Von heute an geben wir Gastautoren die Gelegenheit, über ihr persönliches Hasswort zu schimpfen. Eine Redewendung oder Formulierung, die nervt, sinnlos ist oder gerne falsch eingesetzt wird – die man aber ständig hört oder liest, in Texten, im Radio oder im Fernsehen. Zum Auftakt dieser Reihe schreibt Jürgen Trittin über: die Politik.
„die“ Politik
Im Allgemeinen lässt sich besser schimpfen. Über die Politik, die Wirtschaft, die Presse oder das Volk. Solche Pauschalisierungen sind immer falsch. Sie sind ein Beweis eklatanter Denkfaulheit. Und sie sind gefährlich. Denn sie verdecken die wahren gesellschaftlichen Konflikte – und spielen denen in die Hände, die mit plumpen Parolen gegen eine plurale Gesellschaft kämpfen.

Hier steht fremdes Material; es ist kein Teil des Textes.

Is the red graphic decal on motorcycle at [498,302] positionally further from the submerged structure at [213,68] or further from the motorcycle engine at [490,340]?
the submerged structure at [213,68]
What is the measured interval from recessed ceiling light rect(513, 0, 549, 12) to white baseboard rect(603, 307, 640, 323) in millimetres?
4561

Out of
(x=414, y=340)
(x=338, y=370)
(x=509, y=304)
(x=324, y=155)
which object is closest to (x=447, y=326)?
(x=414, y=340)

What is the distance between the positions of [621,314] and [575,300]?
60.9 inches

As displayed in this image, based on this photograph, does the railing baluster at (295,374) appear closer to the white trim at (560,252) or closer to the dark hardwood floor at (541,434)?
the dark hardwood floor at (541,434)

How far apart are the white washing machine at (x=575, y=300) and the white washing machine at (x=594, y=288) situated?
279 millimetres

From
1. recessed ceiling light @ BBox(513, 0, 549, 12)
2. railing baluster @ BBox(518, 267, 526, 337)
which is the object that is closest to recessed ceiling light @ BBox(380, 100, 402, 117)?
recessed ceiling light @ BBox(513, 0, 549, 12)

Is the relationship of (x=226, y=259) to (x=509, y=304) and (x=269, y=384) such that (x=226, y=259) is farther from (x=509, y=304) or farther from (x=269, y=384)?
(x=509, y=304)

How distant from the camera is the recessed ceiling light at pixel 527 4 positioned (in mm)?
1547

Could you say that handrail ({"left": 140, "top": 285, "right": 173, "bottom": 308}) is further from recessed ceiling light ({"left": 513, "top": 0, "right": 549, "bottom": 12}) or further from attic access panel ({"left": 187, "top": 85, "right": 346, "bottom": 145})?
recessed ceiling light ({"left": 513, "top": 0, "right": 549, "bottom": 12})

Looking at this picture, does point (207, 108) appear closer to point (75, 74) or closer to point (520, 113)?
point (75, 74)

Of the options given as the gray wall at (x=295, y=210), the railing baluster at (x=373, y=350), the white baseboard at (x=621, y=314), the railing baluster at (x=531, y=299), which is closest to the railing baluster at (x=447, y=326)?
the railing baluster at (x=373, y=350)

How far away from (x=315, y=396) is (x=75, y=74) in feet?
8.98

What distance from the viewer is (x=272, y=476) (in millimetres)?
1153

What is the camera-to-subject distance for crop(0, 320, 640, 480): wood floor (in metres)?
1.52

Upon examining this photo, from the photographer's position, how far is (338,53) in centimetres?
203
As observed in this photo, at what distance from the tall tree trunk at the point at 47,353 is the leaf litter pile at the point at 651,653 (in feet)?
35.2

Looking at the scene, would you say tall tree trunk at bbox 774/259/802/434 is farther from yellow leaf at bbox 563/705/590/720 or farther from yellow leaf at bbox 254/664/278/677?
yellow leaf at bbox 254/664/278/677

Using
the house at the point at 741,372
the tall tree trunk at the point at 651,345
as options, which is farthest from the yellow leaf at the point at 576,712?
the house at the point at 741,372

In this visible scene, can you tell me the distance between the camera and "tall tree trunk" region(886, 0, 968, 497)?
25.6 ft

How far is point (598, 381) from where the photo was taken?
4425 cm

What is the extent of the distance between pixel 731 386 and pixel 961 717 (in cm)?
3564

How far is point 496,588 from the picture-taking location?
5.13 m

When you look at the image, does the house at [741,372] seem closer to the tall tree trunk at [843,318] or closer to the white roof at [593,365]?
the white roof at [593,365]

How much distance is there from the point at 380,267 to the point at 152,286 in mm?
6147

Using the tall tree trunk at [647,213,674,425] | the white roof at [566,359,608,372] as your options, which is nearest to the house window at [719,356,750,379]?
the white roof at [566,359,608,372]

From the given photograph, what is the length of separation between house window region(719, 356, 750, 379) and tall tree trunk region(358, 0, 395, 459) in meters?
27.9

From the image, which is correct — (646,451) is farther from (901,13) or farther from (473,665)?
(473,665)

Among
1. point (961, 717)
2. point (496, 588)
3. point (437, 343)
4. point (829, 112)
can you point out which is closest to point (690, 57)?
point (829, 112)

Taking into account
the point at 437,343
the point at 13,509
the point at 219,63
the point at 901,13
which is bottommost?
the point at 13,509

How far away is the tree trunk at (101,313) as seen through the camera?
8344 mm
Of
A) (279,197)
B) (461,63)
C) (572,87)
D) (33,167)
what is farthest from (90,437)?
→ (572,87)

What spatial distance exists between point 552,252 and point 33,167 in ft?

Es ist in Deutschland mehrheitsfähig geworden, die Politik insgesamt doof zu finden und die gewählten Politiker allesamt als korrupt, unfähig und bürgerfern zu verteufeln. Das geschieht nicht nur, wenn montags in Dresden gegen „das Parteienkartell“ gehetzt wird. Das geschieht auch immer mehr im Feuilleton, und es ist ein Mantra in manchem linken Kreis geworden.
Diese Denkweise ist äußerst problematisch. Sie impliziert, dass es einen Volkswillen gibt und eine Politik, die ihn umzusetzen hat. Doch die politischen Konflikte verlaufen gerade zwischen gesellschaftlichen Gruppen, Interessen und Weltanschauungen.
Nehmen wir das Handelsabkommen TTIP, das derzeit zwischen der USA und der EU verhandelt wird. Ich bin gegen dieses Abkommen und finde, dass es gestoppt werden muss. Das ist überraschend, weil es doch angeblich die Politik, die Wirtschaft und die Amerikaner sind, die den einfachen Leuten TTIP einfach so aufdrücken wollen.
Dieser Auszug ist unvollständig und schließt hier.